# start of SUPPLIED RECORDS
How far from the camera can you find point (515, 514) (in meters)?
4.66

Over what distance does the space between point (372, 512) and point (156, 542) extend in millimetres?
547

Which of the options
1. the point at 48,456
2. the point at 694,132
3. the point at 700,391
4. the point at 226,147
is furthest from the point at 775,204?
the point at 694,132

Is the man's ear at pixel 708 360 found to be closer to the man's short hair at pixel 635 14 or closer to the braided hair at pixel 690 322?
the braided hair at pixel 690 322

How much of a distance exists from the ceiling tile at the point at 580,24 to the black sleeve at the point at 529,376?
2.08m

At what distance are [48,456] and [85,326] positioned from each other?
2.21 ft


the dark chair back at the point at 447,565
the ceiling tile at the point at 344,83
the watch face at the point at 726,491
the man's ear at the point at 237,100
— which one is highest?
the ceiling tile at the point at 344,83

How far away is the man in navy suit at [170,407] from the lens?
# end of SUPPLIED RECORDS
- _TASK OBJECTIVE_
Copy the records verbatim, starting with the line that contains "How much of" and going on through the end of the records.

- _RESULT_
How much of a distance exists from the ceiling tile at the point at 580,24 to the black sleeve at the point at 529,376?
2.08m

At what distance are [48,456] and [85,326] positioned from each other?
2.21 ft


the dark chair back at the point at 447,565
the ceiling tile at the point at 344,83
the watch face at the point at 726,491
the man's ear at the point at 237,100
— which one is highest?
the ceiling tile at the point at 344,83

How far away is the man in navy suit at [170,407] from the lens?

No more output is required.